El precio de una vida

02 de octubre de 2011

¿Cuánto vale la vida de un ser humano? ¿Diez mil? ¿Cien mil? ¿Un millón? ¿Quizás más? La verdad es que la vida de una persona no tiene precio; no se puede comprar ni vender, ni se puede atentar contra ella o ponerla en riesgo por imprudencia, ambición, o maldad. Además, ninguna vida humana vale más que otra, por importante que pretenda ser alguna, o poco conocida que pueda ser otra.

Sin embargo, es lamentable que los sucesos diarios reflejen lo contrario, pues es común ver y oír la discriminación que se hace a favor de quienes, por haber gozado de una alta posición social, económica o detentar un importante cargo público, son tratados con preferencia hasta en circunstancias extremas como la muerte, pues el culto al poder y al dinero es muy fuerte en nuestra sociedad.

La verdad es que no vale más la vida de un ciudadano que la de otro; así lo reconocen nuestras leyes y constituciones desde que en el mundo civilizado la democracia reemplazó a las monarquías, donde sí se distinguía entre la vida de un súbdito y la de un miembro de la realeza. En el libro de Génesis hallamos la interesante historia de Sodoma y Gomorra, ciudades corrompidas hasta tal punto que Dios decidió destruirlas; pero que, según el relato bíblico, hubiesen sido perdonadas si, además de Lot y su familia, se hubiese encontrado un solo justo en ella.

A diferencia de lo que ocurriría si los hombres dirigiésemos un evento similar, el pasaje mencionado no dice que se privilegió a los gobernantes de la ciudad o a los hombres más influyentes, o a los mercaderes más ricos y poderosos, para rescatarlos de tal castigo; lo único que importaba a Dios en esos momentos era el corazón de la persona, y así sigue siendo para Él siempre. Qué pena que los hombres seamos tan diferentes, pues ponemos encima nuestro a cualquiera que creamos importante, famoso, influyente o poderoso, y en complemento, nos sentimos superiores ante quienes consideramos humildes, intrascendentes o comunes.

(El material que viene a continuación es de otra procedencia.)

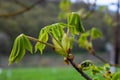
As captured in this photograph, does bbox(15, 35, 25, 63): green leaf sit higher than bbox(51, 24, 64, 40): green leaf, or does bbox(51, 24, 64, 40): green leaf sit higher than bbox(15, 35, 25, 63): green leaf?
bbox(51, 24, 64, 40): green leaf

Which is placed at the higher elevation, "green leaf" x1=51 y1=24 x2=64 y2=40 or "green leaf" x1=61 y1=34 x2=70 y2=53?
"green leaf" x1=51 y1=24 x2=64 y2=40

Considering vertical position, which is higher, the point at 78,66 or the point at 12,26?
the point at 78,66

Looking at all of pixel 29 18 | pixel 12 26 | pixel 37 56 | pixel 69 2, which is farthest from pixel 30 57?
pixel 69 2

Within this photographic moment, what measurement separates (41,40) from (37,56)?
1392cm

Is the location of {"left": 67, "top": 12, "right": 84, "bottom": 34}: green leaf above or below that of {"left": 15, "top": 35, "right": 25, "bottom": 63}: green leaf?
above

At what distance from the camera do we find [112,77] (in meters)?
0.53

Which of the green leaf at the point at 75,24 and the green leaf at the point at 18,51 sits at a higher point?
the green leaf at the point at 75,24

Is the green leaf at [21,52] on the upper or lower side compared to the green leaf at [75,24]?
lower

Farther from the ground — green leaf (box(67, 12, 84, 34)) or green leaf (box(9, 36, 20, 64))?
green leaf (box(67, 12, 84, 34))

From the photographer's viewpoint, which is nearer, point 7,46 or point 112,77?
point 112,77

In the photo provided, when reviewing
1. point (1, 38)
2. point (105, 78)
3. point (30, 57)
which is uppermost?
point (105, 78)

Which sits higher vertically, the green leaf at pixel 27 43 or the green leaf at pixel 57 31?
the green leaf at pixel 57 31

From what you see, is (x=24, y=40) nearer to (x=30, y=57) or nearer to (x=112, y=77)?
(x=112, y=77)

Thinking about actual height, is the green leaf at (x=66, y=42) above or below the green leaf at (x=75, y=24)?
below
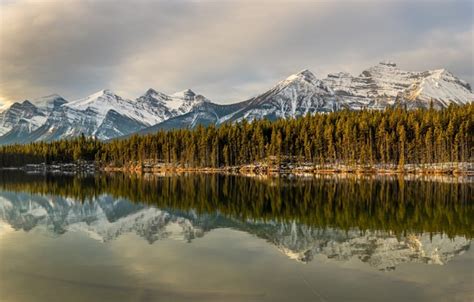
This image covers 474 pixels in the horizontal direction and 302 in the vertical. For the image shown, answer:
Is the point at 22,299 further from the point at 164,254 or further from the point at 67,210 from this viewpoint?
the point at 67,210

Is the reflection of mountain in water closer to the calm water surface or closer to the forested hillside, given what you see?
the calm water surface

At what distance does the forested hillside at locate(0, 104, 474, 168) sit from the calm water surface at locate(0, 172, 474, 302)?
87.9 m

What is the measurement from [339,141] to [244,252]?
125 meters

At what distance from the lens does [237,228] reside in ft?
127

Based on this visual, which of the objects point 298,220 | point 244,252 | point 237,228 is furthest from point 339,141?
point 244,252

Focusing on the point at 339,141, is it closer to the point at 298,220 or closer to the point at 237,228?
the point at 298,220

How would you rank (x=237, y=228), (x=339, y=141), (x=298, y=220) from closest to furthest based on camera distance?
(x=237, y=228) < (x=298, y=220) < (x=339, y=141)

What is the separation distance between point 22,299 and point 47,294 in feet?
3.40

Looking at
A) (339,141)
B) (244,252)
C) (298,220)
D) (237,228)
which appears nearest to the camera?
(244,252)

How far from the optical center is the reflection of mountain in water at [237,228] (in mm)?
27891

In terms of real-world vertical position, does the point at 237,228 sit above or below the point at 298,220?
below

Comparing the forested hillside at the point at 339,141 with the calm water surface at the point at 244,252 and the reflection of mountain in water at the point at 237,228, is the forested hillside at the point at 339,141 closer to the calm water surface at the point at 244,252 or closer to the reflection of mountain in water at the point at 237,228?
the calm water surface at the point at 244,252

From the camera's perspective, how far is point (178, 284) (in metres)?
21.4

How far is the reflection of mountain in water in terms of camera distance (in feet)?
91.5
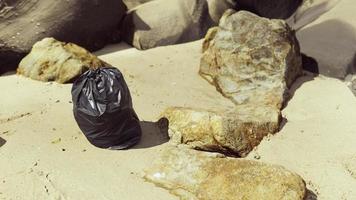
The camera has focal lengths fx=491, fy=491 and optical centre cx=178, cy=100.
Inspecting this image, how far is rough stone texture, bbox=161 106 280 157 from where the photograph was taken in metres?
3.38

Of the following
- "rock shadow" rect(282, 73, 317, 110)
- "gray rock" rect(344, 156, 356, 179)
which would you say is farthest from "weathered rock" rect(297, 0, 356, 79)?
"gray rock" rect(344, 156, 356, 179)

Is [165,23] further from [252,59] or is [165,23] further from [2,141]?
[2,141]

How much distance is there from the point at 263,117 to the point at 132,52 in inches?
77.9

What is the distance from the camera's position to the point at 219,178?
289cm

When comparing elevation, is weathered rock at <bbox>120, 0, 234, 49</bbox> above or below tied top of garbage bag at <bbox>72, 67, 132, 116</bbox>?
below

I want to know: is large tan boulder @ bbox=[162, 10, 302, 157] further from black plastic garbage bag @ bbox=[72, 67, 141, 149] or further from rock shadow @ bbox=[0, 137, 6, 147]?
rock shadow @ bbox=[0, 137, 6, 147]

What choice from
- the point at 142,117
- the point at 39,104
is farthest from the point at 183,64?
the point at 39,104

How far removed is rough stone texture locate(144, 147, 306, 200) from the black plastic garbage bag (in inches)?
15.9

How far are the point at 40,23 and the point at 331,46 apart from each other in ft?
9.17

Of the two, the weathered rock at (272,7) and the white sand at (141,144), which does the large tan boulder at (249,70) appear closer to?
the white sand at (141,144)

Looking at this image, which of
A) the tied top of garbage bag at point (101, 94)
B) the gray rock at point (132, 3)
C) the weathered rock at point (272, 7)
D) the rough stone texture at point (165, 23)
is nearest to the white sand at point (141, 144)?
the tied top of garbage bag at point (101, 94)

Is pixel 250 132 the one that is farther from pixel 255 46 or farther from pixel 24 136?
pixel 24 136

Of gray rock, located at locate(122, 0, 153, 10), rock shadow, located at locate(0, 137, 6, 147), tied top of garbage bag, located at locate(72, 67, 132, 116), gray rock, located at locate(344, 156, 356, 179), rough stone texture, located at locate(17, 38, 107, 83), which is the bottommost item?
gray rock, located at locate(122, 0, 153, 10)

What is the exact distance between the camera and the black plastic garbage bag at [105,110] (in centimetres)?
336
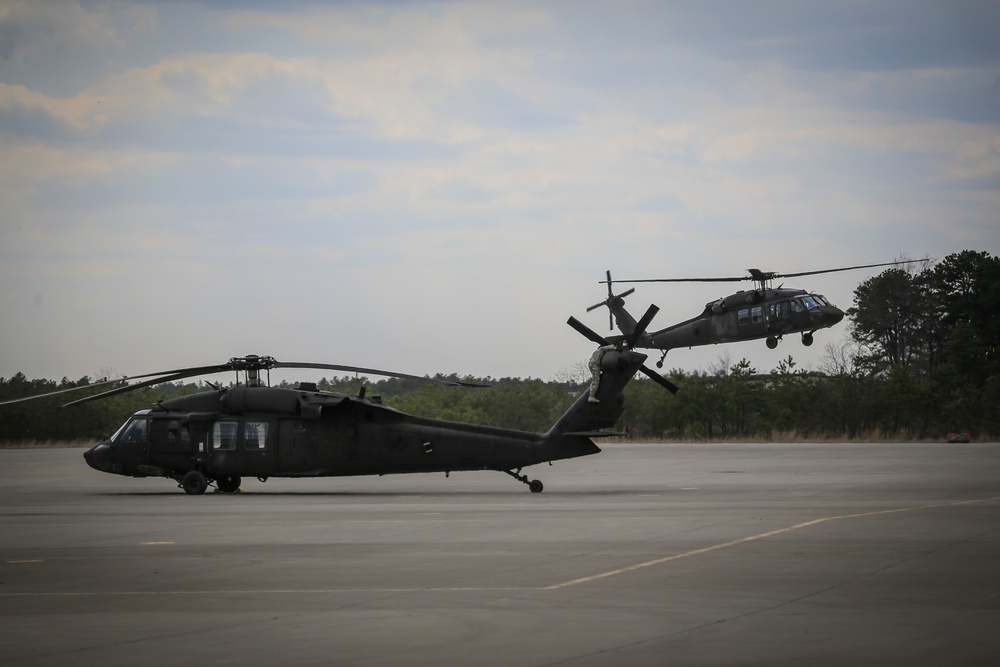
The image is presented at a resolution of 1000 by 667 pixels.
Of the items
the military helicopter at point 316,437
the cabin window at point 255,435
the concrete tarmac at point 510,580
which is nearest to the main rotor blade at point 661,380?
the military helicopter at point 316,437

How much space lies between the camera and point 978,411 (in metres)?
85.8

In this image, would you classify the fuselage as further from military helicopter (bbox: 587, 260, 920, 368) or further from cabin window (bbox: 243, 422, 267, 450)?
cabin window (bbox: 243, 422, 267, 450)

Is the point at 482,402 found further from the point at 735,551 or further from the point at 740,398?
the point at 735,551

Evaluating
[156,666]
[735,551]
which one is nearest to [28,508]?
[735,551]

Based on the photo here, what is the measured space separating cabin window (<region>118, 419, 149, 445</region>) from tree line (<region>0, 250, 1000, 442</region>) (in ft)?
145

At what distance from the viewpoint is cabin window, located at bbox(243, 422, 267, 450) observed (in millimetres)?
32656

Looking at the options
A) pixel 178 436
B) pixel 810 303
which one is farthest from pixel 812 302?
pixel 178 436

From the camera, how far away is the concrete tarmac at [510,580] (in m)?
10.7

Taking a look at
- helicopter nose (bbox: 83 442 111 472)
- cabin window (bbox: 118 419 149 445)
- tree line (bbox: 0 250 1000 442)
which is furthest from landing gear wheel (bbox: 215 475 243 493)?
tree line (bbox: 0 250 1000 442)

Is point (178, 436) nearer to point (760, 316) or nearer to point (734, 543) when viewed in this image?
point (734, 543)

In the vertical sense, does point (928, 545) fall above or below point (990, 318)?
below

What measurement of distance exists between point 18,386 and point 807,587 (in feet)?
348

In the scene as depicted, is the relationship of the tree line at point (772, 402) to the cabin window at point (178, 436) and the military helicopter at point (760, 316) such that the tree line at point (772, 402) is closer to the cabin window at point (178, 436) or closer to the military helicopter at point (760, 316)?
the military helicopter at point (760, 316)

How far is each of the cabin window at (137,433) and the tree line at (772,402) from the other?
44.2m
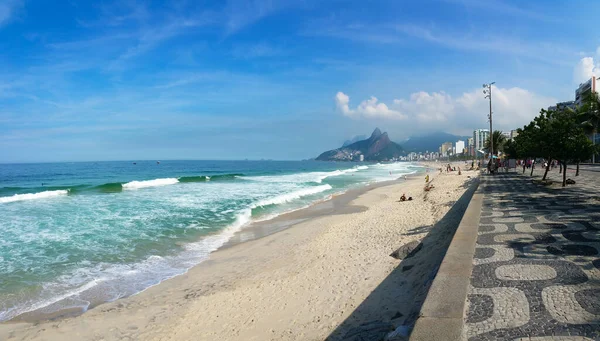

El bien más preciado que tenemos es la vida, y sólo Dios, quien es dueño de ella, puede quitárnosla; por esto, cualquiera que tome la vida de otro por propia mano o la de terceros, será juzgado no sólo por la justicia del hombre, a la cual la Biblia compara como trapo de inmundicia, sino por el juicio de Dios, de cuya mano no escapará; así ha sido desde Caín, quien simboliza al fratricida por excelencia, cuyo crimen se repite diariamente, sin que el Creador vaya a dejar de juzgarlo, en su día.